Sen. Rand Paul blasts GOP colleagues, says they should 'apologize' to Obama for past spending complaints

Sen. Paul calls out Republican stimulus spending

Kentucky Republican Sen. Rand Paul speaks out against massive government borrowing and spending amid the coronavirus pandemic.

Congressional Republicans should apologize to former President Barack Obama "for complaining that he was spending and borrowing too much," Sen. Rand Paul, R-Ky., told "Your World" Wednesday.

"It's funny that people say, 'Well, Washington Republicans and Democrats never compromise and can't get along.' That's actually the opposite of the truth," Paul told host Neil Cavuto. "Republicans and Democrats compromise every day of the year to spend money we don't have.
--*--
EXERCISE INSTRUCTIONS>
1: Say whether each statement agrees with the Rand Paul article. Answer yes or no and quote the words from the article that decide it.
(a) Paul made his remarks to host Neil Cavuto.
(b) Paul says Republicans and Democrats rarely compromise.
(c) Paul is a senator from Kentucky.
2: According to the Rand Paul article, on which program did Paul say Republicans should apologize to Obama?

GIVEN INFORMATION>
--*--
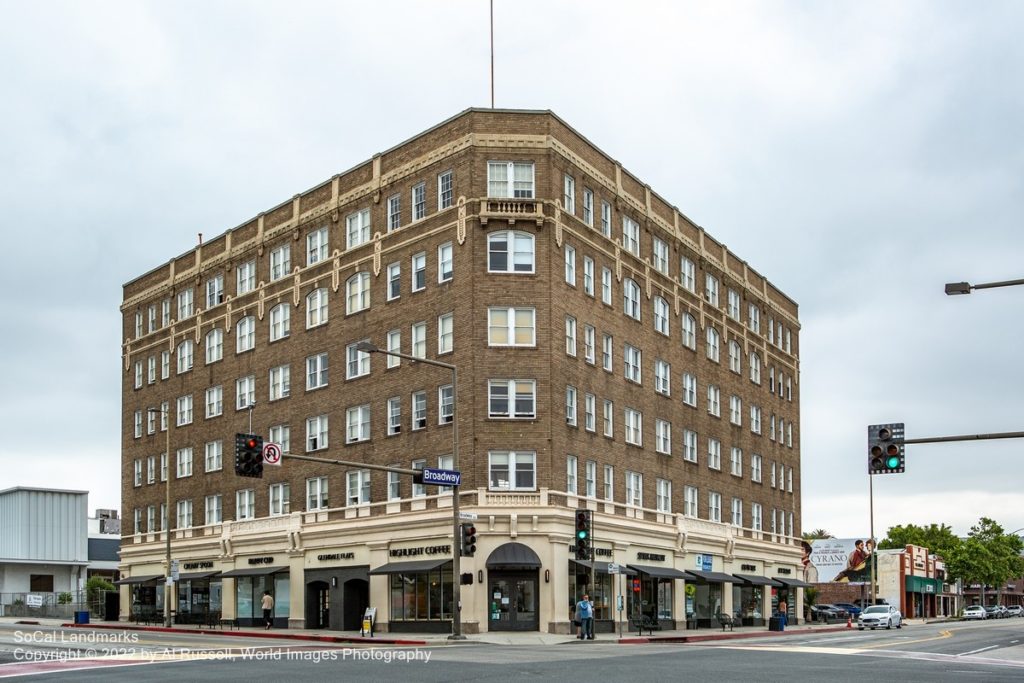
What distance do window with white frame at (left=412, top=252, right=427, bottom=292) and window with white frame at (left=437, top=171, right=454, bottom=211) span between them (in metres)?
2.46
--*--
RESULTS FOR EACH TASK>
1:
(a) Yes: "Paul told host Neil Cavuto."
(b) No: "Republicans and Democrats compromise every day of the year to spend money we don't have."
(c) Yes: "Kentucky Republican Sen. Rand Paul"

2: "Your World"